- GIVEN TASK:
Rewrite the stretch of the passage on the Salik toll from "I can pay my phone" through "Salik by cash.", putting "debit card" in place of "Visa card".

I can pay my phone bill using online and telephone banking, as well as my electricity and water bill. I can pay my traffic fines and I can even renew my PO box online.

But I have to top up my Salik account by filling in a cloakroom slip? So be it. I aimed to top up with a nice Dhs250 so that I wouldn't have to do it again for a good while. So I gave the girl my Visa card. Which is when I discovered you can only pay for Salik by cash.

What a muckle-headed slice of totally incompetent daftness.

But I’m not finished by a long chalk. You see, I then drove over Garhoud to hit the tailback immediately after the bridge. Because it’s gridlocked over Maktoum and the new Floating Bridge through City Centre and up the Ittihad Road to Sharjah. Because the traffic that’s crossed Business Bay to avoid Salik joins Garhoud a couple of hundred meters after the very bridge that this Salik scheme was meant to keep clear. It’s caused worse traffic congestion in the whole Deira area than we have every seen before and THIS IS SUMMER TRAFFIC – the number of cars on the road is something like 25% less than normal.

[Stored entries]
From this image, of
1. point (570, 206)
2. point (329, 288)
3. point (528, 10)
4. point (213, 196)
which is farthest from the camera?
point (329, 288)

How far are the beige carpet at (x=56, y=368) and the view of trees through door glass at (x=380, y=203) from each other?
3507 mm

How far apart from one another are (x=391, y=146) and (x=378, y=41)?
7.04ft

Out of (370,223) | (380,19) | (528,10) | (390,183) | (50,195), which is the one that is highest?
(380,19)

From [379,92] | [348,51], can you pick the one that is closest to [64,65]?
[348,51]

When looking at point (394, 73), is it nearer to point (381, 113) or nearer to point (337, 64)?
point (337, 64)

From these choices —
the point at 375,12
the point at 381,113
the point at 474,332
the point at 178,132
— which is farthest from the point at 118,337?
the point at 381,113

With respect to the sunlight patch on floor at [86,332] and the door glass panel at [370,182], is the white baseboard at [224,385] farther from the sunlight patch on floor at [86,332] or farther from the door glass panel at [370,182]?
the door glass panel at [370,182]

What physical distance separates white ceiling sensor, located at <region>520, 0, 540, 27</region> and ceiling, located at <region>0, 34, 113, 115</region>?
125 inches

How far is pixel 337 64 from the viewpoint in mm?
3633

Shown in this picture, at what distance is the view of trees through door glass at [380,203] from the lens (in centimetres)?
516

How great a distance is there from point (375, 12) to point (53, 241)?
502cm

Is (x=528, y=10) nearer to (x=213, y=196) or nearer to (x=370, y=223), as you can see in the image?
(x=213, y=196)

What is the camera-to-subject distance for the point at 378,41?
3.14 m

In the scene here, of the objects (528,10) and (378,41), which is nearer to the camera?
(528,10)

...

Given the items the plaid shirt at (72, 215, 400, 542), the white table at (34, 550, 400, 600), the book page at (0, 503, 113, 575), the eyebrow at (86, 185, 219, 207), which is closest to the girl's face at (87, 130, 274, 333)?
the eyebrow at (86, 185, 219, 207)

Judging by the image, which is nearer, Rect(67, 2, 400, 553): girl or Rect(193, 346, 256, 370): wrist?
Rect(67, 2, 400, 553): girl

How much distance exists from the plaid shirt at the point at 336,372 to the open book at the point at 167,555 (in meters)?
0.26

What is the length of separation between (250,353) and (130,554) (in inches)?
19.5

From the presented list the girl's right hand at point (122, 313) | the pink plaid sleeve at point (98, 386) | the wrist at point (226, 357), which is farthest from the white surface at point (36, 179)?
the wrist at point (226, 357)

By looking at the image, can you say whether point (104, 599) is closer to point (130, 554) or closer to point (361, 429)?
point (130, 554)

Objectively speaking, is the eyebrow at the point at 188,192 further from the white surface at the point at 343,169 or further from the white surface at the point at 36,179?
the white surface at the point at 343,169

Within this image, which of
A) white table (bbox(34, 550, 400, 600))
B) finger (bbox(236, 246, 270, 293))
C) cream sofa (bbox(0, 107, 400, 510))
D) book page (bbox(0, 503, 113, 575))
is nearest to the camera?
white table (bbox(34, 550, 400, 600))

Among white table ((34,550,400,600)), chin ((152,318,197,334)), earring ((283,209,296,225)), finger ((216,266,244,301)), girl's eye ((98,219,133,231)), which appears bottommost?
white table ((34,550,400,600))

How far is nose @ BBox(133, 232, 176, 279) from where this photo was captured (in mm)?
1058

- PROBLEM SOLUTION:
I can pay my phone bill using online and telephone banking, as well as my electricity and water bill. I can pay my traffic fines and I can even renew my PO box online.

But I have to top up my Salik account by filling in a cloakroom slip? So be it. I aimed to top up with a nice Dhs250 so that I wouldn't have to do it again for a good while. So I gave the girl my debit card. Which is when I discovered you can only pay for Salik by cash.